72. The system according to claim 71, wherein said cell is located in a cell culture apparatus.

73. The system according to claim 64, wherein the assembly is located within an organism comprised of one or more cells.

74. The system according to claim 64, wherein the polymer is an amino acid polymer comprised of a proximal end and a distal end, and wherein a first antibody is bound to a first antigenic site of the amino acid polymer, and a second antibody is bound to a second antigenic site on the amino acid polymer.

75. The system according to claim 64, wherein the produced signal is a radio frequency signal.

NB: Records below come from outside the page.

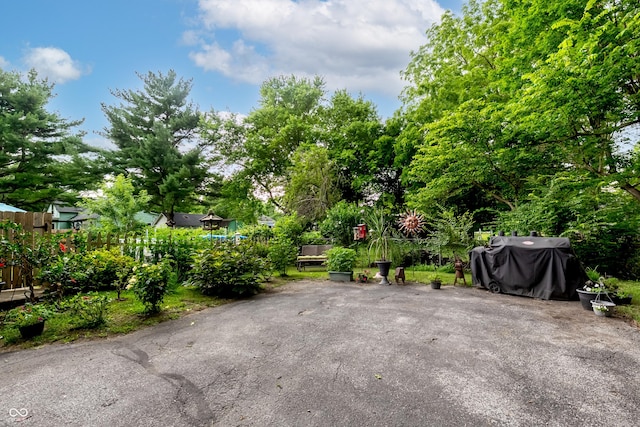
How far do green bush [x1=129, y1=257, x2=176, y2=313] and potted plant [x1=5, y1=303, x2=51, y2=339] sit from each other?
3.23 feet

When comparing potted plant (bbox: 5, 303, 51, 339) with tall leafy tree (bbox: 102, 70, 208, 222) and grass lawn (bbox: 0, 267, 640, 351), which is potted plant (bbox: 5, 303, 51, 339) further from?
tall leafy tree (bbox: 102, 70, 208, 222)

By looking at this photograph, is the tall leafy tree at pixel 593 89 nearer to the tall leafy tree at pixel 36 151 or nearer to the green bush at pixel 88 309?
the green bush at pixel 88 309

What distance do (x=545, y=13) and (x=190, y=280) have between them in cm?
1158

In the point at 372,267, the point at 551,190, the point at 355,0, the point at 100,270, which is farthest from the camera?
the point at 372,267

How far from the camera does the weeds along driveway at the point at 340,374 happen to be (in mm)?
1912

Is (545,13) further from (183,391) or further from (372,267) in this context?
(183,391)

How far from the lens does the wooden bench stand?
9836 mm

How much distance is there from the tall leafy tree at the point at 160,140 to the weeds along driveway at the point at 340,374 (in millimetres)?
15683

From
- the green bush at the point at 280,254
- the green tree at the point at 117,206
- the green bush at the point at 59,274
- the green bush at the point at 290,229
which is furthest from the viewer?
the green tree at the point at 117,206

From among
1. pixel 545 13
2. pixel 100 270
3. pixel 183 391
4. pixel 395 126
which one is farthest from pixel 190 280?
pixel 395 126

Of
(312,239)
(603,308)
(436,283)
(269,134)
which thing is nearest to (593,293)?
(603,308)

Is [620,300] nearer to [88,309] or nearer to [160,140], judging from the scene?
[88,309]

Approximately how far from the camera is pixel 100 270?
18.0 ft

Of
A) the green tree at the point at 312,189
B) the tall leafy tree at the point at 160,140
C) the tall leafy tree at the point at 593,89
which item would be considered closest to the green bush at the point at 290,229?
the green tree at the point at 312,189
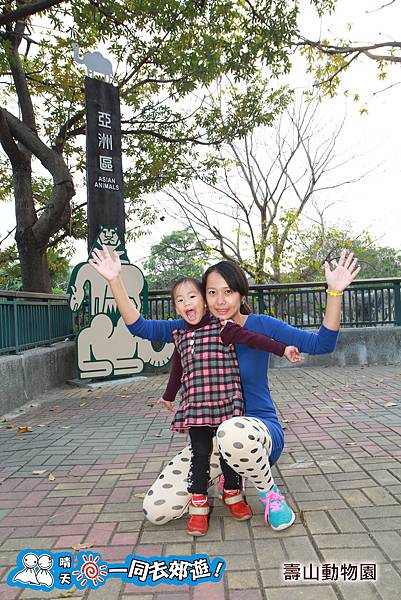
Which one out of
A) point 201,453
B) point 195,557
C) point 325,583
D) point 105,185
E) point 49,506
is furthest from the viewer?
point 105,185

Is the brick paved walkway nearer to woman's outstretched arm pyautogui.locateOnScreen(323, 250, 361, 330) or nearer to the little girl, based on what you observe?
the little girl

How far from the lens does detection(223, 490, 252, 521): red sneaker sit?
106 inches

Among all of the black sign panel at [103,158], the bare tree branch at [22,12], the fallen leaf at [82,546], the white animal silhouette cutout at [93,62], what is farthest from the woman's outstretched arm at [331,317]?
the white animal silhouette cutout at [93,62]

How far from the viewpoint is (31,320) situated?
7195 millimetres

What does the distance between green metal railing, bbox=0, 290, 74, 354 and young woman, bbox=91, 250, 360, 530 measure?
3823 mm

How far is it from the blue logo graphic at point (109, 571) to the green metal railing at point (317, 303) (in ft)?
22.8

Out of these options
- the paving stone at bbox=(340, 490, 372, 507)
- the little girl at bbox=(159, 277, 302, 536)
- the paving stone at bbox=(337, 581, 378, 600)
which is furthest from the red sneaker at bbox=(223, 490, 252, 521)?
the paving stone at bbox=(337, 581, 378, 600)

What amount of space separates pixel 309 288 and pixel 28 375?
5.35m

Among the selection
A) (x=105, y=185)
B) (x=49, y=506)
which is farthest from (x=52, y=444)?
(x=105, y=185)

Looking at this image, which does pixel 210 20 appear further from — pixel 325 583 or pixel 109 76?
pixel 325 583

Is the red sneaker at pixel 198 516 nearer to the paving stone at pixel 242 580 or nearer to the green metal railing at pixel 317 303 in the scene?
the paving stone at pixel 242 580

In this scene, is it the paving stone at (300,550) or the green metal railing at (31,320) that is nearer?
the paving stone at (300,550)

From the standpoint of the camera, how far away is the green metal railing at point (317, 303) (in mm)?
9133

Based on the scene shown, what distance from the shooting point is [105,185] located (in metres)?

76. The system according to claim 64, further comprising a device for receiving the third signal and determining a physical property of the nucleic acid polymer or amino acid polymer.

77. The system according to claim 64, wherein at least one of the first and second transceivers is a dendrimer consisting essentially of a conductive polymer.

78. The system according to claim 77, wherein the dendrimer has a shape selected from the group consisting of a rod shape form, a spiral shape form, a star shape form, a starburst shape form and a spherical shape form.

79. The system according to claim 64, wherein the energy detection device is selected from the group consisting of a microvoltage potential detector, a microcurrent detector, an ultrasonic transducer, a microprocessor control unit, a nanoparticle sensor, a fluorophore, a chromophore, a nanotube or a quantum dot.